*Excerpted text*:
Jelle Galema

Personal information
- Born: 16 November 1992 (age 33) Boxtel, Netherlands

Sport
- Sport: Field hockey
- Position: Forward
- Club: Oranje-Rood

Youth career
- Team
- –: MEP

Senior career
- Years: Team / Caps / Goals
- 2009–2016: Oranje Zwart / - / -
- 2016–2018: Oranje-Rood / - / -
- 2018–2021: Den Bosch / - / -
- 2021–present: Oranje-Rood / - / -

National team
- Years: Team / Caps / Goals
- 2013–2022: Netherlands / 83 / (9)

Medal record
Men's field hockey
Representing the Netherlands
World Cup
| Silver medal – second place | 2014 The Hague |  |
EuroHockey Championship
| Bronze medal – third place | 2013 Boom |  |
| Bronze medal – third place | 2019 Antwerp |  |
Junior World Cup
| Bronze medal – third place | 2013 New Delhi |  |

= Jelle Galema =

Dutch field hockey player (born 1992)

Jelle Galema (born 16 November 1992) is a Dutch field hockey player who plays as a forward for Hoofdklasse club Oranje-Rood. He played a total of 83 matches for the Dutch national team from 2013 to 2022 in which he scored 9 goals.

*Stored data entries*:
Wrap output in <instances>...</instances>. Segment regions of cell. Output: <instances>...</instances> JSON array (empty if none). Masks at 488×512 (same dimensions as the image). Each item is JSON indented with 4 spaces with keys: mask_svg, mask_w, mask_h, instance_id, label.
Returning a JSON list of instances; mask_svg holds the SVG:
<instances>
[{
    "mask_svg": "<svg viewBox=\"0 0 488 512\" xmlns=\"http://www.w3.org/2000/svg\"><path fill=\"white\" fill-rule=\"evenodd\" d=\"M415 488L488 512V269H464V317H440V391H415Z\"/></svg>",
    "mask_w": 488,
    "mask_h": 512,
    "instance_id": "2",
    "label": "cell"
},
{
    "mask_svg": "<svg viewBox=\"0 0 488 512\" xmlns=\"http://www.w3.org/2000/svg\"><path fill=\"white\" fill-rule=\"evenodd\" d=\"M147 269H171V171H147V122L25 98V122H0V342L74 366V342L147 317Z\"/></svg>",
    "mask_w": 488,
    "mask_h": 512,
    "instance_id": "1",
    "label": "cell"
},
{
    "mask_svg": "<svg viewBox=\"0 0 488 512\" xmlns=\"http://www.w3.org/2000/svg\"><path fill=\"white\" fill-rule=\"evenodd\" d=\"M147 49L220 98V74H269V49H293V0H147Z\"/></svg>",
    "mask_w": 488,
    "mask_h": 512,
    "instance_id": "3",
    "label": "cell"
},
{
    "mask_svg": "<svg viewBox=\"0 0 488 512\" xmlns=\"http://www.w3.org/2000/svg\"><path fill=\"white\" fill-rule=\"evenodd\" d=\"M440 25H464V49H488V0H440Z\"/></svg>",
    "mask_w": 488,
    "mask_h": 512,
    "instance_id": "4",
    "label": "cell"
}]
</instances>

*Requirement A*:
From the Jelle Galema profile, list each city where he won a medal, with the year.
*Requirement B*:
Continue the Jelle Galema profile from its final sentence.

*Expected output A*:
The Hague (2014), Boom (2013), Antwerp (2019), New Delhi (2013)

*Expected output B*:
==Club career==
Galema started playing hockey at MEP in Boxtel and in 2009 he made the switch to Oranje Zwart. After Oranje Zwart merged in 2016 with EMHC he started playing for the newly formed club Oranje-Rood. In 2018, he moved to Den Bosch. After three seasons in Den Bosch he returned to Oranje-Rood in the summer of 2021.

==International career==
Galema's first call-up for the national team was for the 2012–13 Hockey World League Semifinal in Rotterdam. Galema was a part of the Dutch squad which won a bronze medal at the 2013 European Championship and a silver medal at the 2014 World Cup. After 2017, he was not called up for two years but he returned in the national team for the 2019 FIH Pro League. In June 2019, he was selected in the Netherlands squad for the 2019 EuroHockey Championship. They won the bronze medal by defeating Germany 4–0. In December 2020, he was dropped from the national team's training squad for the 2020 Summer Olympics. After he did not make the selection for the 2023 Men's FIH Hockey World Cup, he announced his retirement from the national team.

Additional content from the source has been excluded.